(MATERIAL TO PROCESS):
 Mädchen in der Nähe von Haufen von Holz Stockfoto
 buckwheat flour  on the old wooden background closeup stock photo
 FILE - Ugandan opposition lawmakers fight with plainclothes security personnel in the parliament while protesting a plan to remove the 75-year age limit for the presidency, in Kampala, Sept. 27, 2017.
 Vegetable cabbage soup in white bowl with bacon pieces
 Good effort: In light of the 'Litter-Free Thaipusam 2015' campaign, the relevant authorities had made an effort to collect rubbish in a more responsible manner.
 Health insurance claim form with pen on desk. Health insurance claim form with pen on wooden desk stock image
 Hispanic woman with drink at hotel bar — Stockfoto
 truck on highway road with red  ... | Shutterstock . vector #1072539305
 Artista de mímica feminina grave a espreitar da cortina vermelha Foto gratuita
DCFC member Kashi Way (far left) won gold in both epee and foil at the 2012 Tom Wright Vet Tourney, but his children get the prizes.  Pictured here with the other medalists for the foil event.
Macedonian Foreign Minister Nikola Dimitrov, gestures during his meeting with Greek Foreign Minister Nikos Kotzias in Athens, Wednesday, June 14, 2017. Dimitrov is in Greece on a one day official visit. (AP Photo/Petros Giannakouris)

--

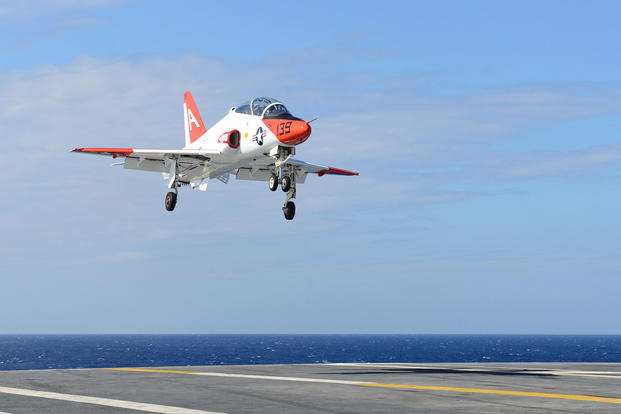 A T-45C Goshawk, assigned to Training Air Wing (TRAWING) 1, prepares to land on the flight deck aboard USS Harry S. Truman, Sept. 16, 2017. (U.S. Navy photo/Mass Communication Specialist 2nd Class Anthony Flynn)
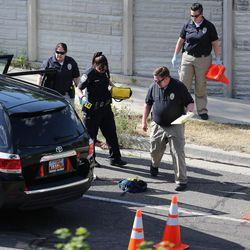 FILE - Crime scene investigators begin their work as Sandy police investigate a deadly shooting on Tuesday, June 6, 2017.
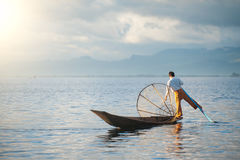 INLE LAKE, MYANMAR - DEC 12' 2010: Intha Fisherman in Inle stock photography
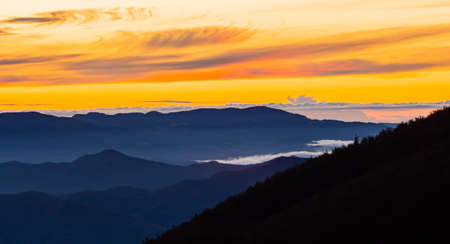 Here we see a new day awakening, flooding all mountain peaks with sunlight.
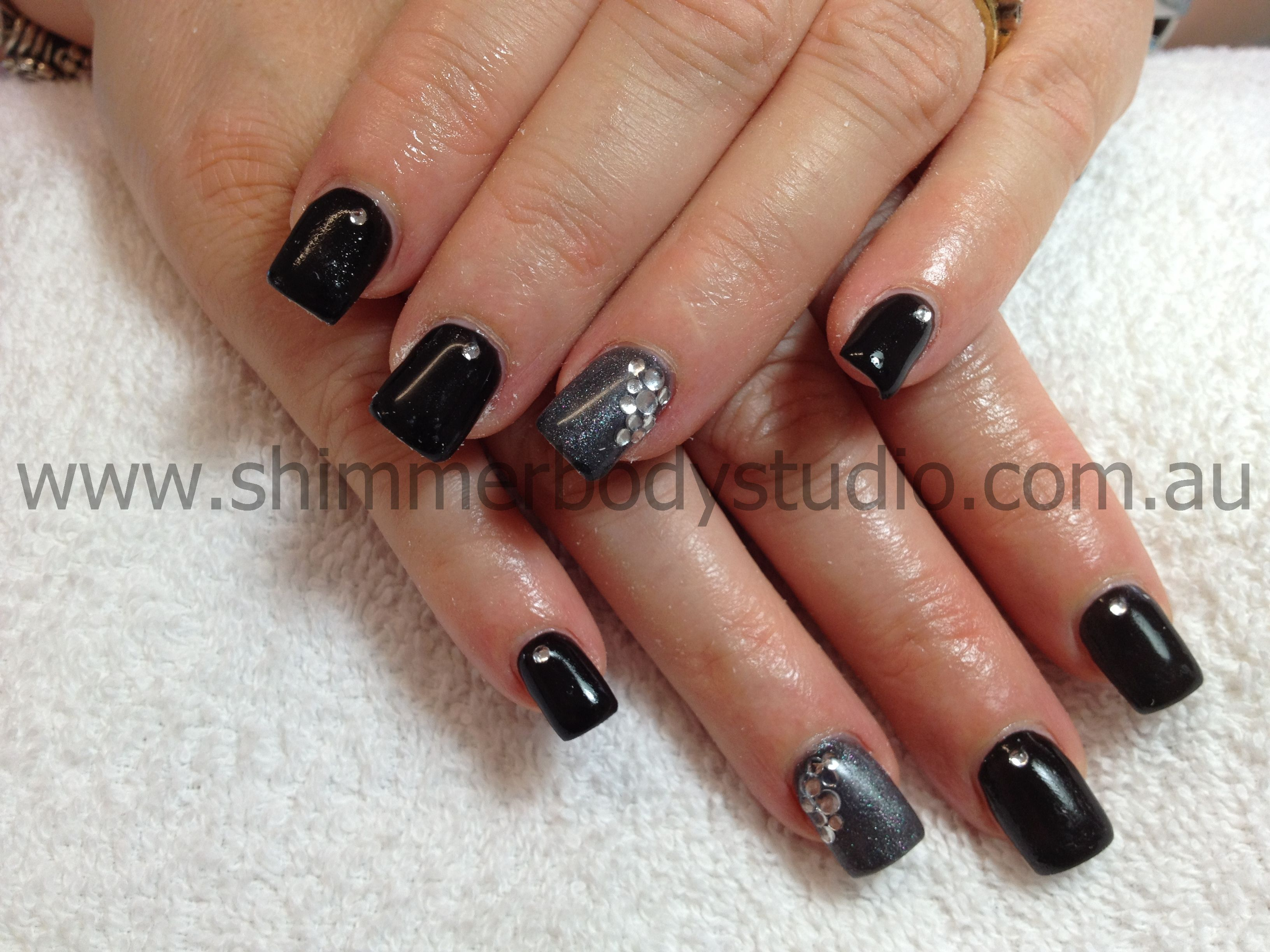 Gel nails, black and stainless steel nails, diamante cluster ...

--

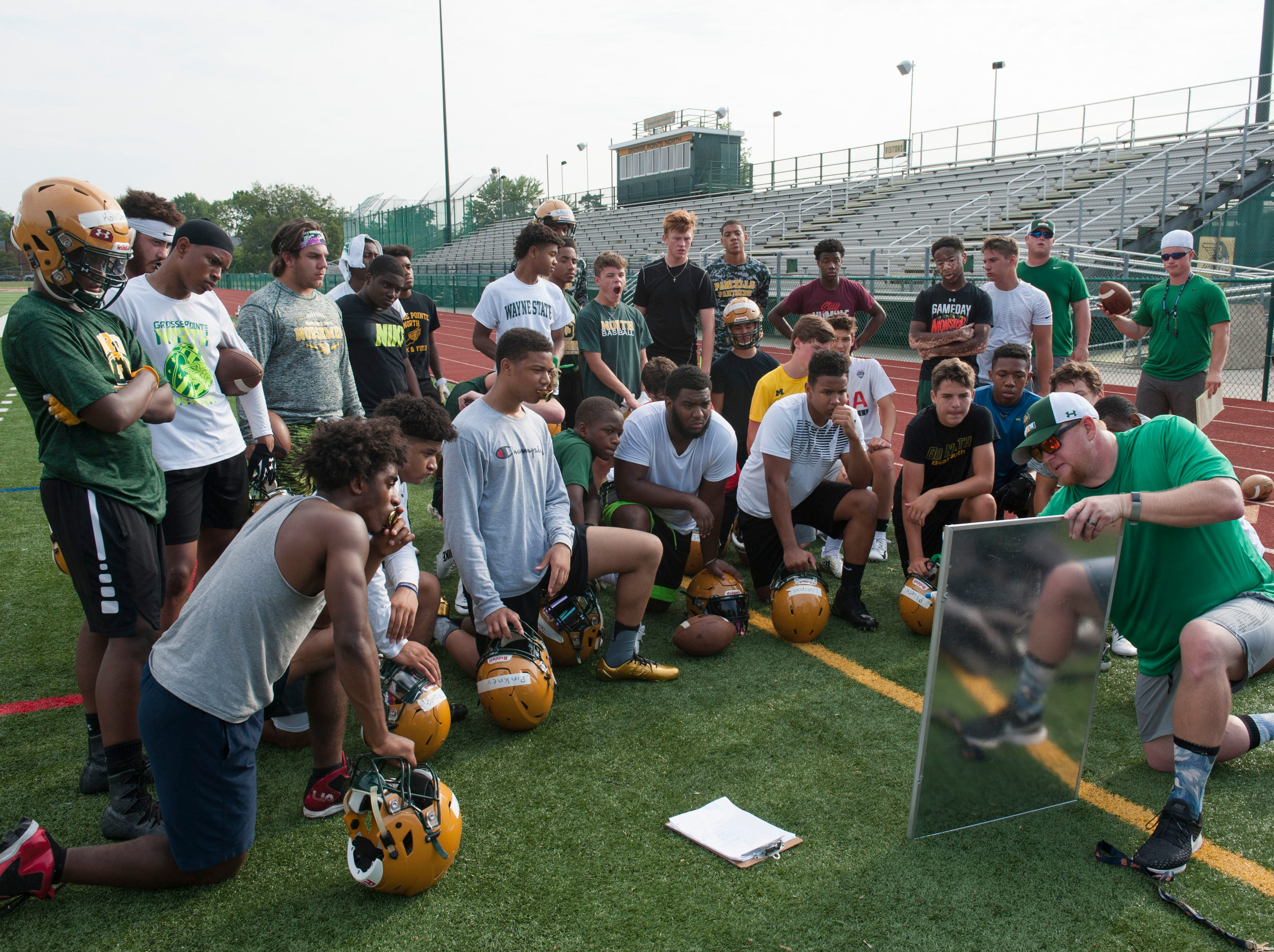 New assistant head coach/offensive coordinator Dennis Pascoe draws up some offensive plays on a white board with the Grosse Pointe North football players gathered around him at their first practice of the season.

(AIM OF THE TASK): Where does the word "Stockfoto" occur in the records? Return every line that holds it.

(RESULT OF THE EXERCISE):
 Mädchen in der Nähe von Haufen von Holz Stockfoto
 Hispanic woman with drink at hotel bar — Stockfoto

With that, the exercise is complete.